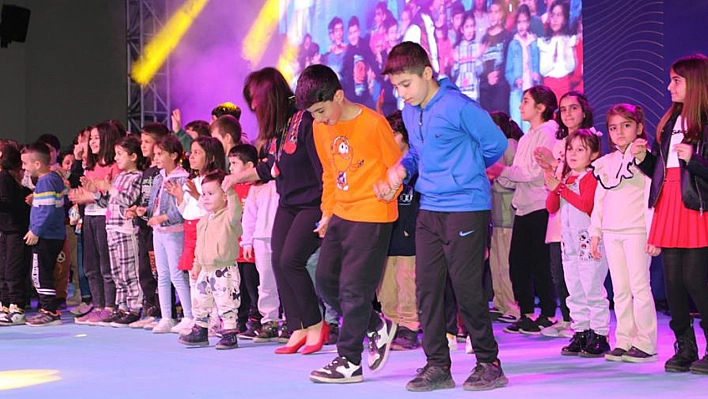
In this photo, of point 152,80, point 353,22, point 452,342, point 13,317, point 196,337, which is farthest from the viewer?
point 152,80

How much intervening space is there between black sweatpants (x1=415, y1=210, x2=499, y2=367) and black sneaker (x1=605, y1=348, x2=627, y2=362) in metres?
1.07

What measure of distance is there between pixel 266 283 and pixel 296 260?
0.79 meters

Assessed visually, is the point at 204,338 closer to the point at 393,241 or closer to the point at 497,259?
the point at 393,241

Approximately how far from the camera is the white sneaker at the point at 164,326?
21.7ft

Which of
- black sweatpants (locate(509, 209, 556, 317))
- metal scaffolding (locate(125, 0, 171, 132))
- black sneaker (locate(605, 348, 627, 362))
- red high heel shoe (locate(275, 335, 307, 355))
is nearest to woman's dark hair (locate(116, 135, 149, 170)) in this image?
red high heel shoe (locate(275, 335, 307, 355))

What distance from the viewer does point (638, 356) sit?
16.5ft

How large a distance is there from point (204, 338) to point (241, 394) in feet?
5.67

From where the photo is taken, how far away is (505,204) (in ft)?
23.8

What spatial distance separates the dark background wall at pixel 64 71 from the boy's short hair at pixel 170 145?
24.1 ft

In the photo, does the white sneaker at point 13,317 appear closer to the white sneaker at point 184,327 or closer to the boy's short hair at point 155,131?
the white sneaker at point 184,327

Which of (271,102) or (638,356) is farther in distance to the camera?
(271,102)

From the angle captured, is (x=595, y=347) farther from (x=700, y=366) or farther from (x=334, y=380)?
(x=334, y=380)

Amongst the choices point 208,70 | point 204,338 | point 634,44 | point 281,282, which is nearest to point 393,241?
point 281,282

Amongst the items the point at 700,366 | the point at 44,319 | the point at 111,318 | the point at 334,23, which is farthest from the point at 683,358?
the point at 334,23
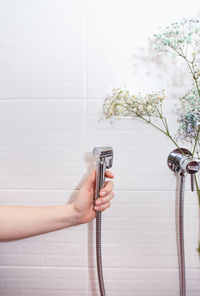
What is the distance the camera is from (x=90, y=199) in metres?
0.75

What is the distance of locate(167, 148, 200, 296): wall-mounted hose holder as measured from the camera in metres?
0.68

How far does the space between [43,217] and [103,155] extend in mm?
302

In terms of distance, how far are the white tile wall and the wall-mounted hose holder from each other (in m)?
0.02

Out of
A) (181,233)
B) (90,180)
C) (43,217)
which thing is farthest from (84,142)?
(181,233)

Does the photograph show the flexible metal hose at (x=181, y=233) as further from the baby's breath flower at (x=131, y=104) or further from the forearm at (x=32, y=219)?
the forearm at (x=32, y=219)

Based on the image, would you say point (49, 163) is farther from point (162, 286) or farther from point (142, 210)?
point (162, 286)

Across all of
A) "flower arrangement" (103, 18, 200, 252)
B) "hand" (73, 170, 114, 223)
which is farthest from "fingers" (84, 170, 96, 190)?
"flower arrangement" (103, 18, 200, 252)

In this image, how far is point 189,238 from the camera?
81cm

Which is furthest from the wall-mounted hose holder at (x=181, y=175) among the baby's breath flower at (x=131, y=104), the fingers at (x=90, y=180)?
the fingers at (x=90, y=180)

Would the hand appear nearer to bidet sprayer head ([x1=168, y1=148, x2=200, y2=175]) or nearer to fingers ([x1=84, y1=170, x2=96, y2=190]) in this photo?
fingers ([x1=84, y1=170, x2=96, y2=190])

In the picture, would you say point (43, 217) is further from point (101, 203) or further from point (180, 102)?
point (180, 102)

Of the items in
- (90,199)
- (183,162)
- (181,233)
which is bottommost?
(181,233)

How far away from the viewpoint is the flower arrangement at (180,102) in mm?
706

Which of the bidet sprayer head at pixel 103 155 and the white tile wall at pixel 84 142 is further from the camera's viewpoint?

- _What the exercise asks_: Copy all of the records above line for line, without changing anything, and leave the pictures out.

- _Correct answer_:
In this photo, of point 152,80, point 353,22, point 452,342, point 13,317, point 196,337, which is farthest from the viewer?
point 152,80

How much intervening space is there between black sweatpants (x1=415, y1=210, x2=499, y2=367) and black sneaker (x1=605, y1=348, x2=627, y2=362) in metres?
1.07

What measure of distance is there between pixel 266 283 and pixel 296 260?
0.79 meters

Assessed visually, is the point at 204,338 closer to the point at 393,241 or closer to the point at 497,259?
the point at 393,241

Approximately how far from the camera is the white sneaker at the point at 164,326?
21.7ft

Which of
- black sweatpants (locate(509, 209, 556, 317))
- metal scaffolding (locate(125, 0, 171, 132))
- black sneaker (locate(605, 348, 627, 362))
- red high heel shoe (locate(275, 335, 307, 355))
is nearest to woman's dark hair (locate(116, 135, 149, 170)) in this image?
red high heel shoe (locate(275, 335, 307, 355))

What distance from the viewer does point (638, 356) sit?
16.5ft

How large a distance is there from point (204, 338) to point (241, 394) in feet?
5.67

From where the photo is taken, how far away is (505,204) (in ft)?
23.8

What spatial distance separates the dark background wall at pixel 64 71 from the boy's short hair at pixel 170 145?
24.1 ft

In the photo, does the white sneaker at point 13,317 appear closer to the white sneaker at point 184,327 or closer to the boy's short hair at point 155,131?
the white sneaker at point 184,327

Which of (271,102) or (638,356) is farther in distance to the camera?
(271,102)

From the angle captured, is (x=595, y=347) farther from (x=700, y=366) or farther from (x=334, y=380)?
(x=334, y=380)

Amongst the choices point 208,70 | point 204,338 | point 634,44 | point 281,282, which is nearest to point 393,241?
point 281,282

Amongst the items the point at 700,366 | the point at 44,319 | the point at 111,318 | the point at 334,23, which is farthest from the point at 683,358?
the point at 334,23
What is the distance the camera is from (x=90, y=199) in metres?
0.75

What is the distance of locate(167, 148, 200, 296): wall-mounted hose holder as measured from the camera in metres?
0.68

How far does the space between [43,217] and [103,155] extend in mm?
302

In terms of distance, how far are the white tile wall and the wall-mounted hose holder from each other (in m)?
0.02

Out of
A) (181,233)
B) (90,180)
C) (43,217)
which thing is farthest from (84,142)?
(181,233)

Does the photograph show the flexible metal hose at (x=181, y=233) as further from the baby's breath flower at (x=131, y=104) or further from the forearm at (x=32, y=219)?
the forearm at (x=32, y=219)

Based on the image, would you say point (49, 163) is farther from point (162, 286) or farther from point (142, 210)?
point (162, 286)

Across all of
A) "flower arrangement" (103, 18, 200, 252)
B) "hand" (73, 170, 114, 223)
which is farthest from "fingers" (84, 170, 96, 190)?
"flower arrangement" (103, 18, 200, 252)

In this image, how far is point 189,238 from the camera?
81cm

Which is furthest from the wall-mounted hose holder at (x=181, y=175) among the baby's breath flower at (x=131, y=104), the fingers at (x=90, y=180)?
the fingers at (x=90, y=180)

Would the hand appear nearer to bidet sprayer head ([x1=168, y1=148, x2=200, y2=175]) or nearer to fingers ([x1=84, y1=170, x2=96, y2=190]) in this photo?
fingers ([x1=84, y1=170, x2=96, y2=190])

In the picture, would you say point (43, 217) is further from point (101, 203) or further from point (180, 102)?
point (180, 102)

Of the items in
- (90,199)
- (183,162)
- (181,233)
which is bottommost?
(181,233)

How far away from the viewpoint is the flower arrangement at (180,102) in mm?
706

Which of the bidet sprayer head at pixel 103 155 and the white tile wall at pixel 84 142 is further from the camera's viewpoint?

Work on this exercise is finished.